Modern liberal democracy rests on the idea that public authority should be insulated from private economic power. The United States is often treated as a leading case. We test that idea by examining whether private social ties between politicians and business leaders shape congressional voting. We digitize U.S. social club records and link them to members of Congress, business executives, roll call votes, and floor debate across the twentieth century. Using these data, we then identify bills with clear industry stakes and ask whether legislators connected to affected executives are more likely to vote in ways that benefit those interests. We find strong evidence that they are. The pattern is strongest for high-importance bills and when connected executives’ firms have a direct stake in the policy. Our findings point to a form of influence that is distinct from formal lobbying and campaign finance. More broadly, they suggest that the functioning of American political institutions cannot be understood from formal rules alone, as private elite ties can still shape public decisions.

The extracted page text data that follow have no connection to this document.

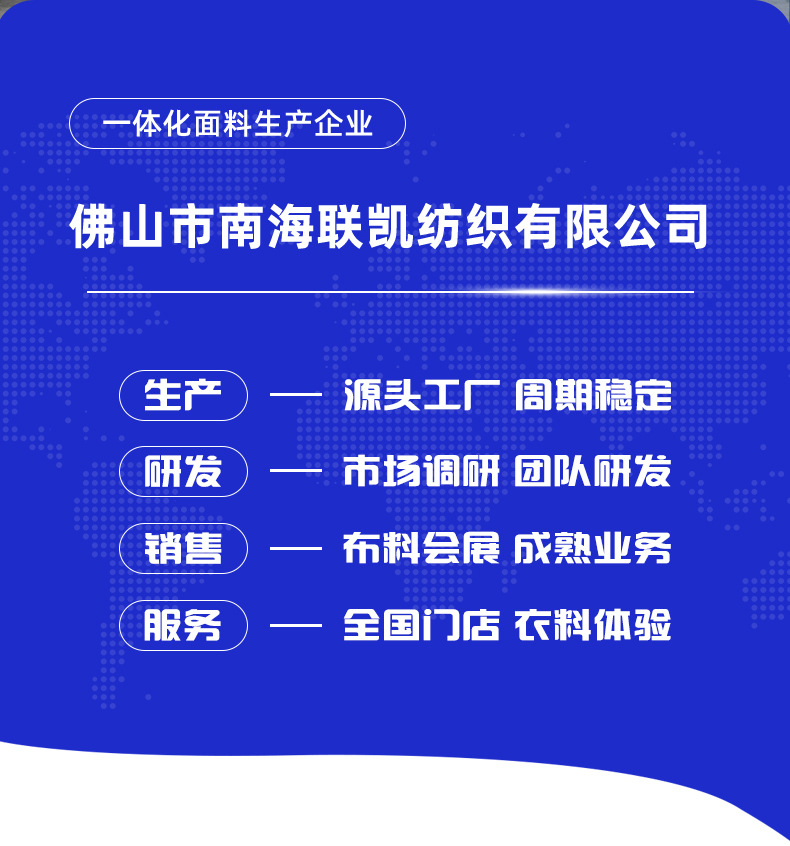 一体化面料生产企业

佛山市南海联凯纺织有限公司

生产 — 源头工厂 周期稳定

研发 — 市场调研 团队研发

销售 — 布料会展 成熟业务

服务 — 全国门店 衣料体验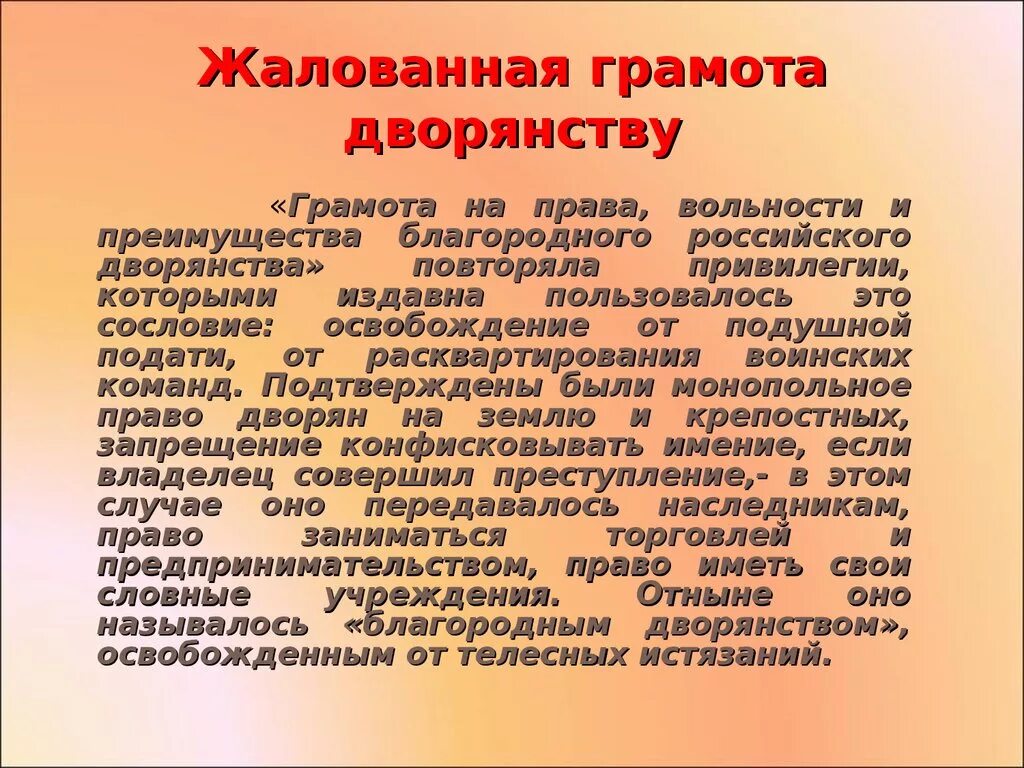 Жалованная грамота дворянству

«Грамота на права, вольности и преимущества благородного российского дворянства» повторяла привилегии, которыми издавна пользовалось это сословие: освобождение от подушной подати, от расквартирования воинских команд. Подтверждены были монопольное право дворян на землю и крепостных, запрещение конфисковывать имение, если владелец совершил преступление,- в этом случае оно передавалось наследникам, право заниматься торговлей и предпринимательством, право иметь свои словные учреждения. Отныне оно называлось «благородным дворянством», освобожденным от телесных истязаний.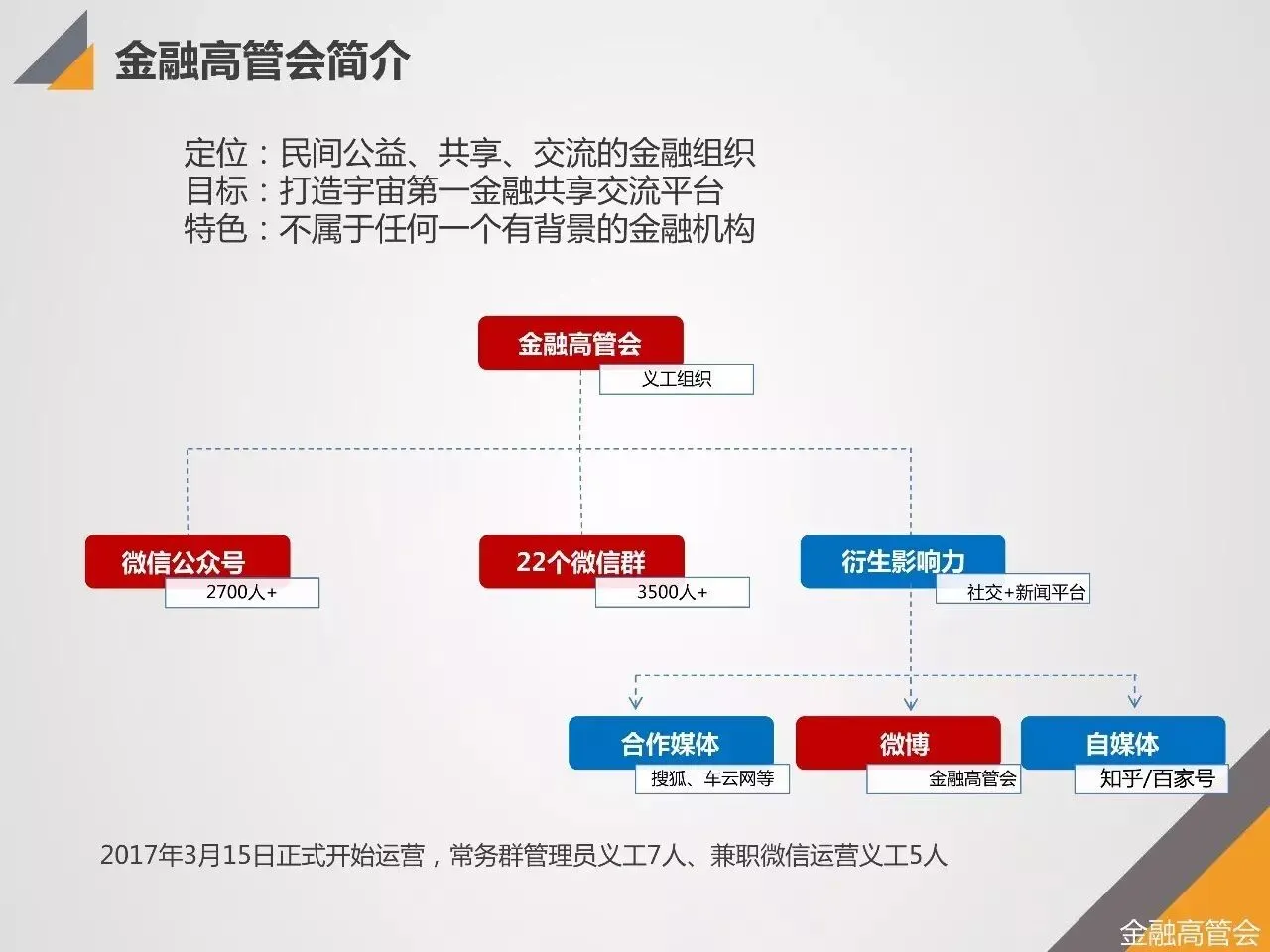 金融高管会简介

定位：民间公益、共享、交流的金融组织
目标：打造宇宙第一金融共享交流平台
特色：不属于任何一个有背景的金融机构

金融高管会
义工组织

微信公众号
2700人+

22个微信群
3500人+

衍生影响力
社交+新闻平台

合作媒体
搜狐、车云网等

微博
金融高管会

自媒体
知乎/百家号

2017年3月15日正式开始运营，常务群管理员义工7人、兼职微信运营义工5人

金融高管会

Who Defines the Frontier? Philanthropic Networks, Civic Elites and the Revaluation of Technical Expertise

Shinan Wang, Brayden King

Abstract (click to expand)

New technological fields do not emerge from technical possibility alone. Before firms invest in a new domain, they must first come to see it as a legitimate problem worth solving. We examine how environmental technologies became objects of corporate invention before strong markets or regulatory mandates had developed. We combine historical data on environmental charities, elite social affiliations, and U.S. patents from 1900 to 2000. Using these data, we first ask whether the emergence of environmental organizations in local communities changed the direction of inventive activity. We then examine whether firms whose executives were socially connected to environmental elites through shared club memberships became more likely to produce environmental inventions. We find that counties produce a higher share of environmental patents after the founding of their first environmental charity, with no comparable increase following the founding of charities in unrelated domains. We also find that firms become more likely to develop environmental technologies when their executives are socially connected to environmental elites. These patterns emerge before the expansion of modern environmental regulation and are especially visible in how inventors describe the purpose of their work. Our findings show how civic organizations and elite networks can shape the direction of innovation by influencing which social problems firms come to recognize as credible domains for technical investment.